Where the material below has a line containing "Santa Fé FC com novas peneiras!", start repeating exactly, and keep going through the line containing "정품 ) 에르메스 플랫--7", with no other lines.

*** Data shown Section Begins ***

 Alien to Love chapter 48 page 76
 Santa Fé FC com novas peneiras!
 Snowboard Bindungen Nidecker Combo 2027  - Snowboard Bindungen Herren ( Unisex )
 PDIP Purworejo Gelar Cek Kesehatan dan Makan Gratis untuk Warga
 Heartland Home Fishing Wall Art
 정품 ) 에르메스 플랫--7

*** Data shown Section Ends ***
*** Data shown Section Begins ***

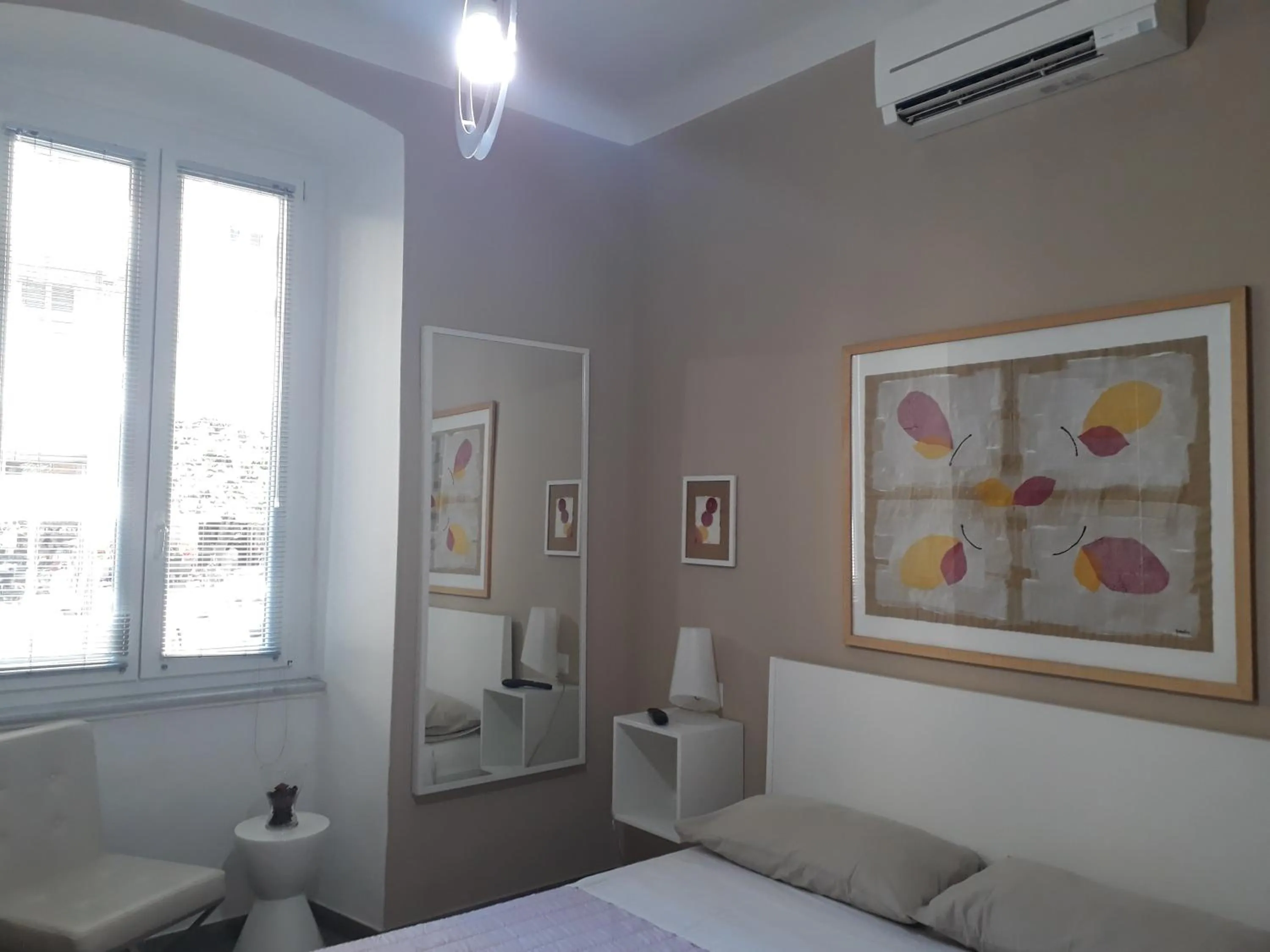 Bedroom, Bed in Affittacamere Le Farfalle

*** Data shown Section Ends ***

### [Output below]
 Santa Fé FC com novas peneiras!
 Snowboard Bindungen Nidecker Combo 2027  - Snowboard Bindungen Herren ( Unisex )
 PDIP Purworejo Gelar Cek Kesehatan dan Makan Gratis untuk Warga
 Heartland Home Fishing Wall Art
 정품 ) 에르메스 플랫--7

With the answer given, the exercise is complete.